Saturday 7/17/10 update

On the daily charts there are three main alternates medium term including the uber-bear "P3" scenario.  In the P3 scenario the price pattern from the late April highs is labeled as as series of Wave 1 - Wave 2's of decreasing degree, so that we would be teetering on the edge of a major 3rd of a 3rd of a 3rd wave right here, with that maybe having started yesterday. 
The other two scenarios look at the activity since late April as corrective to a longer term bull market, with the correction either done or close to done.  Here's the "close to done" count:

In this count we are in a final "C" (purple) of "C" (blue) leg of the correction that started in April.  However, that would mean that the rally up that completed late this week would have to be some sort of 3 wave affair by Elliott rules, but the hourly pattern is very difficult to count as an a-b-c.  It is instead very impulsive looking with 5 clear legs up.  So it's more likely that the "B" wave (purple) is not yet complete or that this count is altogether wrong.
Which brings us to the final alternate:

In this count the lows of July 6th completed the correction that started in April, with the rally into late this week being a wave 1 of a longer term bull market sequence, and the selling late this week being part or all of a wave 2 correction.  This is my preferred count, but the market being what it is it's only a preference, i.e. I'm not married to it. 
On an hourly chart the most likely wave count since July 6 looks like this:

For clarification, the 5th wave of the rally into the late week highs is counted as an ending diagonal.

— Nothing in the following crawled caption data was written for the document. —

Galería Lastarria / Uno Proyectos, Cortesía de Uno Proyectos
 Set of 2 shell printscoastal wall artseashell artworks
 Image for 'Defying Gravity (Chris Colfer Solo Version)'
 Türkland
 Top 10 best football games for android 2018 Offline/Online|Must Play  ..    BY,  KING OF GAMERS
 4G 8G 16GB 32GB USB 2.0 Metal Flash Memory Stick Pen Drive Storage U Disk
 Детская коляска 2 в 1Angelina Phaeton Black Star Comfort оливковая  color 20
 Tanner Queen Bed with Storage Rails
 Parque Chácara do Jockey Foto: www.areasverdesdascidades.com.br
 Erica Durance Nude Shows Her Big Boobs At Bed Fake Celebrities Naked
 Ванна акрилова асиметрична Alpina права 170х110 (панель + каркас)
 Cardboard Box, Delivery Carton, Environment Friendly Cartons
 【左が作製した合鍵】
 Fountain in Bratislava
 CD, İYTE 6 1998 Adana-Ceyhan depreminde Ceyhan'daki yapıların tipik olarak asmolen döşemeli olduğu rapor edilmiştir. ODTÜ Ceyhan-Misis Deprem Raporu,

On trading, the trendline/oscillator system generated a sell signal @ES 1068.25 at 11 AM (CST) on Friday. I've been planning to incorporate the Vindicator output into the trendline/oscillator system, and at that point on Friday the 30 minute V Stoch was at the lower end of it's range.  So instead of immediately liquidating the long ES's and switching to short ES a stop was placed 1 point below the low of the preceding hourly bar @ 1066.75 with the thought that a more favorable price could be had at a future spot.  However that stop was hit in short order so the long ES's were sold.  The long trade was entered on July 6th @ ES 1032, sold @ ES 1066.75 for a gain of 34.75 handles (@ $50/point).  Although this is nice it's not the most efficient trade that I've had from this system, both the entry and exit signals were a tad late.  Efficiency can be measured by the proportion of the run captured by the trade.  In this case the low at the start of the run was ES 1002.75 and the high was 1099.25, or 96.5 handles total.  An efficient trend trade should grab at least 2/3 of that span or about 64 points.  I'm hoping to utilize Vindicator signals to boost that efficiency on a more consistent basis.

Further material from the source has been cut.